#### Source passage
The story of Rizpah’s faithful vigil for her dead sons is a disturbing yet touching episode recorded in the Second Book of Samuel. Rizpah had been a concubine, or ‘official mistress’ of King Saul, before he killed himself after losing the battle of Mount Gilboa. She had two sons by him, Armoni and Meshibosheph.
After Saul’s death, there were three years of famine in Israel. King David – who had succeeded Saul – consulted God about the reason for the ongoing lack of rain across the country. He was told that it was because of the bloodthirsty actions of King Saul, who had tried to wipe out the Gibeonites, who were the native inhabitants of the land.
When King David spoke with the Gibeonites about this, they demanded that seven sons of Saul be handed over to them for execution. David agreed, apparently believing that this would please God and stop the famine. The Gibeonites then executed all seven brothers on a hill (by hanging, or possibly crucifixion) and left their bodies there unburied. Two of the victims were Rizpah’s sons, Armoni and Meshibosheph.

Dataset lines

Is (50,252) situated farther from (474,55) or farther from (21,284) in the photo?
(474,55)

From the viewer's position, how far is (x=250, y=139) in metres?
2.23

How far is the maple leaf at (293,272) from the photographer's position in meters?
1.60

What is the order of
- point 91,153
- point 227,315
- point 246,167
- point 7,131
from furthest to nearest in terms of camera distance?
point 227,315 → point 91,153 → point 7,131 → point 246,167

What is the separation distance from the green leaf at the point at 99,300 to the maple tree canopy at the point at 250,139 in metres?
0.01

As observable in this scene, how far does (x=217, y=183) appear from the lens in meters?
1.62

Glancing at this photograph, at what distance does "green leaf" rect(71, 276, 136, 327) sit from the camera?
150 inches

#### Short problem 1
Translate this sentence from the Rizpah passage above into Spanish: "After Saul's death, there were three years of famine in Israel."
#### Short problem 2
Please answer these questions using the Rizpah passage above:
(a) What battle did Saul lose before he killed himself?
(b) How many of Saul's sons did the Gibeonites demand be handed over to them?
(c) Who does the passage say were the native inhabitants of the land?

#### Complete response 1
Después de la muerte de Saúl, hubo tres años de hambruna en Israel.

#### Complete response 2
(a) The battle of Mount Gilboa.
(b) Seven.
(c) The Gibeonites.